DOCTOR'S ENTRANCE, it said.
* * *
After the Doctor removed the vines, with a very reluctant Turlough helping him, he found more signs. DOCTOR'S CAVE, the second one said (this one was only visible after they moved aside the metal bars that camouflaged the entrance under the vines; the bars ran on tracks and could be brushed aside, ringing against each other like chimes that echoed faintly).
"Why do I get the feeling that someone just might be waiting for us in there?" Turlough could see dimly inside the cave; there must be holes higher up on the hillside, letting light through.

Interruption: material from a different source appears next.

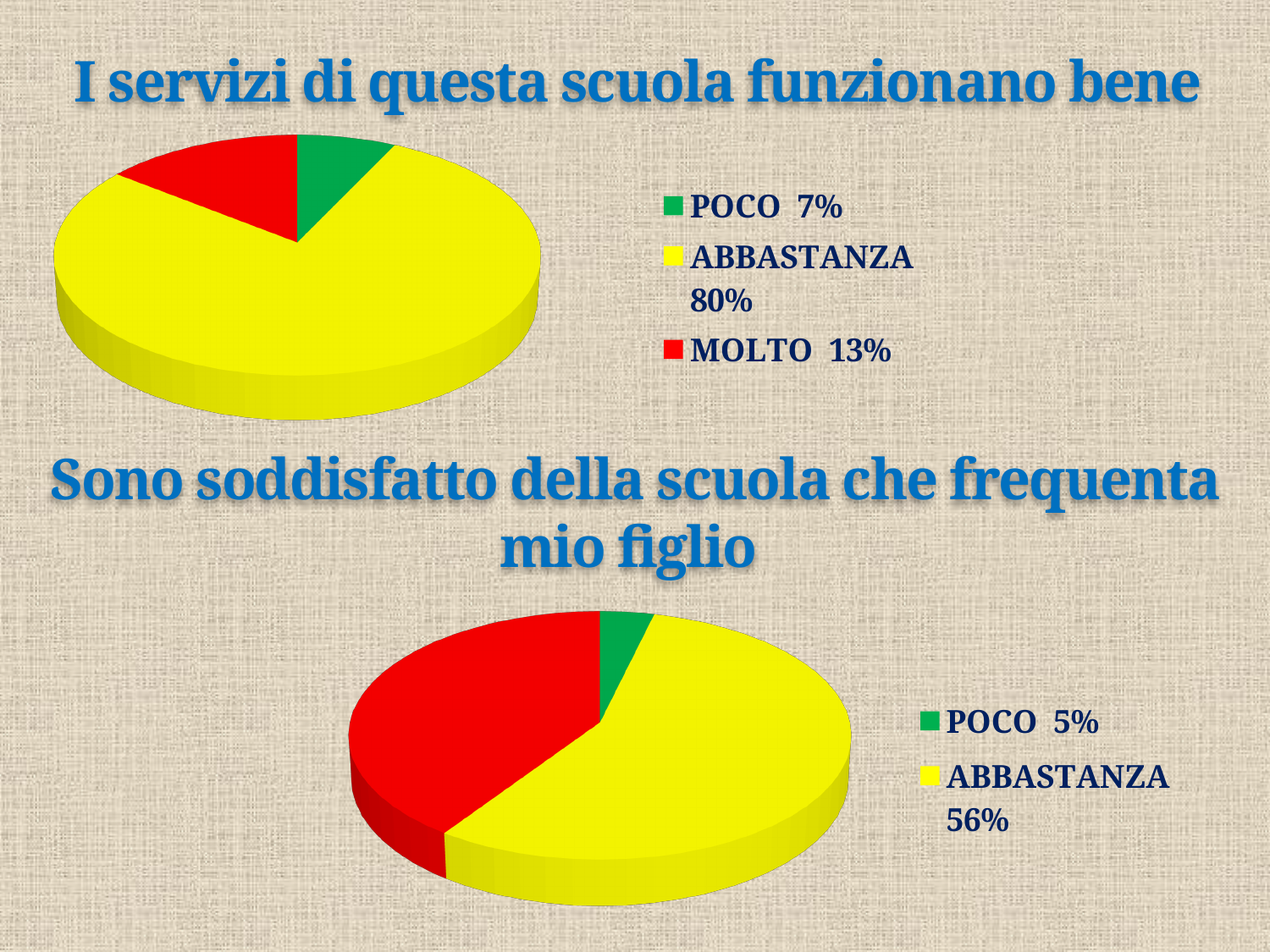
In the chart titled "I servizi di questa scuola funzionano bene", which category has the smallest share? POCO In the chart titled "Sono soddisfatto della scuola che frequenta mio figlio", what colour is the ABBASTANZA slice? Yellow In the chart titled "Sono soddisfatto della scuola che frequenta mio figlio", which is larger, POCO or ABBASTANZA? ABBASTANZA In the chart titled "I servizi di questa scuola funzionano bene", what percentage is shown for ABBASTANZA? 80% In the chart titled "I servizi di questa scuola funzionano bene", how many categories does the legend list? 3 In the chart titled "I servizi di questa scuola funzionano bene", what percentage is shown for POCO? 7% In the chart titled "Sono soddisfatto della scuola che frequenta mio figlio", what percentage is shown for POCO? 5% In the chart titled "I servizi di questa scuola funzionano bene", what is the difference between the MOLTO and POCO percentages? 6% What type of chart is used for "Sono soddisfatto della scuola che frequenta mio figlio"? Pie chart In the chart titled "I servizi di questa scuola funzionano bene", which category has the largest share? ABBASTANZA In the chart titled "Sono soddisfatto della scuola che frequenta mio figlio", what percentage is shown for ABBASTANZA? 56% In the chart titled "I servizi di questa scuola funzionano bene", what percentage is shown for MOLTO? 13%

The air was reasonably dry at least, but smelled musty, with a dank undertone of something organic. Fish? An underground river, maybe?
"Well, if they meant us harm, they wouldn't put up signs that would make us suspicious, now would they?" The Doctor moved into the caves, carefully: the sand was slippery underfoot, lying unevenly over the stone.
"Unless they knew that you'd go in anyway," Turlough muttered to himself. There was another sign pinned to a stalactite ahead of him, and he stopped and looked at it, unaware of the too-symmetrical boulders around his feet.
The sign made no sense. It said DOCTOR'S CARNIVOROUS LAND CLAMS ('magnae conchylum')
"What sort of Latin is that?" the Doctor said, coming back to look. "Sounds like Harry Sullivan at his worst."
Turlough's reply was interrupted when what felt like a giant stone clamp closed on his left leg, and hissed.
He shouted, and tried to pull - useless, the clamp held him fast, and then it moved, dragging him backwards into the shadows. Turlough frantically hopped, trying to stay upright, and then the Doctor was there, kicking at the shell of the thing.
The thing was a clam the size of a bathtub, and it had a death-grip on Turlough's leg. It hissed and they could actually feel and smell its fishy breath billowing around them, and the rasping sounds as other clams started moving towards them, growling, reacting to the noise or the motion.
"Don't let it take you away!" the Doctor shouted, looking frantically for a weapon.
"I'm trying!" Turlough nearly shrieked; he'd been knocked onto his backside, and his fingers raked uselessly at the sand as he tried to pull free.
Then he had an idea. He grabbed fistfuls of the sand and started pelting the clam with it, forcing it into the gap in its shell, hoping to choke it. The clam growled, and then let out a rattling string of almost-coughs, but it did not let go.
CLANG! came right by Turlough's ear. The Doctor had found a long metal pole; as he jabbed at the clam, a banner on the pole fluttered distractingly. But he finally managed to work it into the opening of the clam's shell, and pry its murderous mouth open enough for Turlough to slip free. He did, crawling away, and the clam snapped its shell shut, breaking the pole.
"Run!" the Doctor suggested, and he did, Turlough limping at his heels, until they checked at a rectangular door-shaped hole burnt into the stone of the cave. There was a sign, of course: DOCTOR'S TUNNEL.
"Making it easy for us, I see," said Turlough, bending to rub his bruised leg. It wasn't broken, but it felt quite thoroughly squashed. "And what's that on your stick, anyway?"
The Doctor looked at the end of the metal pole he was still holding, and then stretched out the scrap of fabric so they could read it.
DOCTOR'S CLAM PICK, it said. The Doctor dropped it, and he and Turlough went through the darkened stone passage.